Protocol-Specific Model Tuning vs. Generic Clinical NLP
There is an important distinction between generic clinical NLP models and protocol-specific matching models. Generic clinical NLP pipelines — including several well-validated open-source and commercial options — are designed to extract clinical entities, relationships, and assertions from clinical text at a general level. They perform well on standard entity types (disease names, medication names, lab values) and are appropriate for population health analytics, cohort identification at the population level, and clinical decision support where moderate precision is acceptable.

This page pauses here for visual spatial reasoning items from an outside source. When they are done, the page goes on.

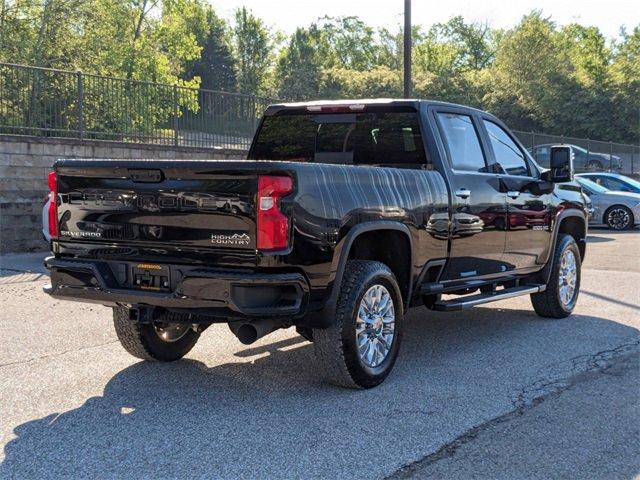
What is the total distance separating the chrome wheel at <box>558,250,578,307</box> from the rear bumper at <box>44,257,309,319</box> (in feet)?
13.3

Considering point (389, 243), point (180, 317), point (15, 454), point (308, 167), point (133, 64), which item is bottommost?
point (15, 454)

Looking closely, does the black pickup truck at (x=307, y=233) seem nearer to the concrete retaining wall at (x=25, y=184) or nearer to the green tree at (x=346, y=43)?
the concrete retaining wall at (x=25, y=184)

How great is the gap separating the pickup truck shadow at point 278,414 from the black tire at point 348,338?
112 mm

Protocol-specific matching requires a higher standard. The criteria in a specific protocol have specific thresholds, specific temporal logic, and specific clinical definitions that may not align with how the same clinical concept is handled in a generic NLP pipeline. A matching system that applies a generic NLP pipeline to protocol criteria interpretation without protocol-specific tuning will systematically mishandle the edge cases that matter most — the cases where a patient is borderline eligible, where the temporal context changes the eligibility determination, or where the protocol's definition of a clinical state diverges from standard clinical usage.

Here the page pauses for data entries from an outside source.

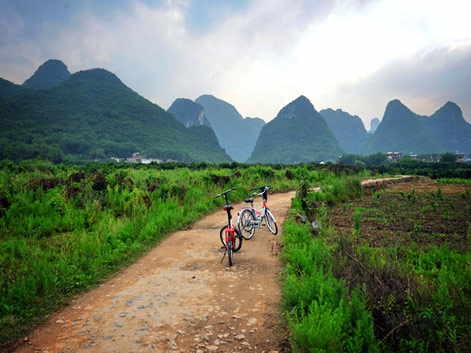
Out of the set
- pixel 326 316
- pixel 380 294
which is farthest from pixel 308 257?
pixel 326 316

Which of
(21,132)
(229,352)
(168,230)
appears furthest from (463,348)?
(21,132)

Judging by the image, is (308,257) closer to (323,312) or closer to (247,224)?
(323,312)

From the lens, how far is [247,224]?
7891mm

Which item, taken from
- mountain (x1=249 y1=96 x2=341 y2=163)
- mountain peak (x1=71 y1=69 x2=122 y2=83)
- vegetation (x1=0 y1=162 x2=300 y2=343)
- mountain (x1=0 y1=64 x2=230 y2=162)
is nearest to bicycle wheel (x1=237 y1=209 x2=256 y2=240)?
vegetation (x1=0 y1=162 x2=300 y2=343)

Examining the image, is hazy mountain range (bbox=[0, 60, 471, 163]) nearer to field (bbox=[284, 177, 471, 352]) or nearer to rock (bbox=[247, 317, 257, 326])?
field (bbox=[284, 177, 471, 352])

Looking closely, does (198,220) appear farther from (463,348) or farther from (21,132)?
(21,132)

We're not saying generic NLP has no role in recruitment — it's a reasonable starting point and handles high-volume straightforward criteria well. We're saying that the performance gap between a protocol-tuned model and a generic clinical NLP application is most significant precisely in the high-value pre-screening scenarios — complex protocols with stringent biomarker criteria — where accurate matching matters most.

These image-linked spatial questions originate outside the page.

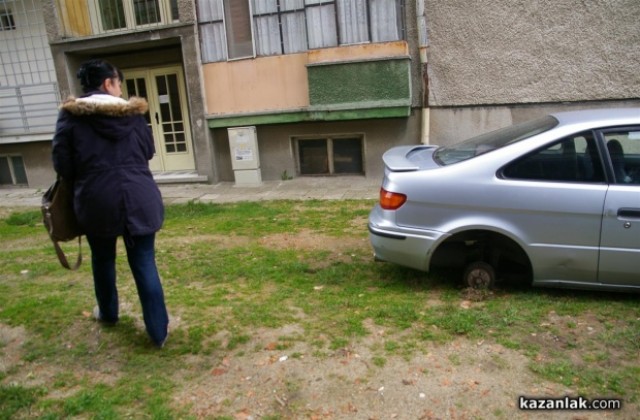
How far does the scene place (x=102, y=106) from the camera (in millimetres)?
2988

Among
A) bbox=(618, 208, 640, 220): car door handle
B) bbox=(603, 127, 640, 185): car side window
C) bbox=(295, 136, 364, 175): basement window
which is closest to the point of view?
bbox=(618, 208, 640, 220): car door handle

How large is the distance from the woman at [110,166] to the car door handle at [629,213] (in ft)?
10.4

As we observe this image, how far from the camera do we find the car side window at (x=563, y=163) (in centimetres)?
388

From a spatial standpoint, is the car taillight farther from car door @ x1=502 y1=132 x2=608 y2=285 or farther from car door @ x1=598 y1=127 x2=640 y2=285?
car door @ x1=598 y1=127 x2=640 y2=285

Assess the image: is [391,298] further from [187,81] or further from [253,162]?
[187,81]

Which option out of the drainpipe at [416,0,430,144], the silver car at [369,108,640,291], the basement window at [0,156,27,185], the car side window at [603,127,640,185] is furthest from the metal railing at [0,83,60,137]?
the car side window at [603,127,640,185]

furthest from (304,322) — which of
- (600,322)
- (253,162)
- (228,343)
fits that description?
(253,162)

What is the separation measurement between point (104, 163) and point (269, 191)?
6.53 meters

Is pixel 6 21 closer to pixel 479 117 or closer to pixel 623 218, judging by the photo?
pixel 479 117

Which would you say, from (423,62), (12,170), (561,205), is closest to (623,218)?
(561,205)

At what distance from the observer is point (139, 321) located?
3.85 meters

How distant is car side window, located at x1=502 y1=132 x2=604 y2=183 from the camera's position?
153 inches

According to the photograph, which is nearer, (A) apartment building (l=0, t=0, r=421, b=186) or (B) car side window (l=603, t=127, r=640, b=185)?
(B) car side window (l=603, t=127, r=640, b=185)

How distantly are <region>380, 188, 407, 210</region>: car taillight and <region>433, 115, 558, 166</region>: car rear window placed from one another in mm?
468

What Good Looks Like: Matching Quality Standards
A patient-trial matching system operating at clinical decision-support quality standards should meet several benchmarks. Sensitivity (the fraction of eligible patients correctly identified) should be evaluated separately from specificity (the fraction of ineligible patients correctly excluded). In the pre-screening context, high sensitivity is prioritized — it is worse to miss an eligible patient than to include a patient who will fail formal screening, because the cost of a missed eligible patient is enrollment delay, not just wasted coordinator time.
Systems should provide criterion-level match reasoning, not just a binary eligible/ineligible output. Coordinators need to know which criteria were matched with high confidence, which were matched with moderate confidence requiring verification, and which were flagged as unable to evaluate due to data gaps. This reasoning output is what converts a matching algorithm from a black box into a clinical decision-support tool — and it's what allows coordinators to prioritize their review effort on the criteria that actually matter rather than re-reviewing confident matches.
Finally, matching accuracy should be tracked longitudinally against screen failure outcomes. The cases where a matched patient fails formal screening should be systematically analyzed to determine whether the failure was a data quality issue, a matching algorithm error, or a genuine edge case in eligibility interpretation. That feedback loop is what drives continuous model improvement and what distinguishes a maturing clinical matching system from a static lookup tool.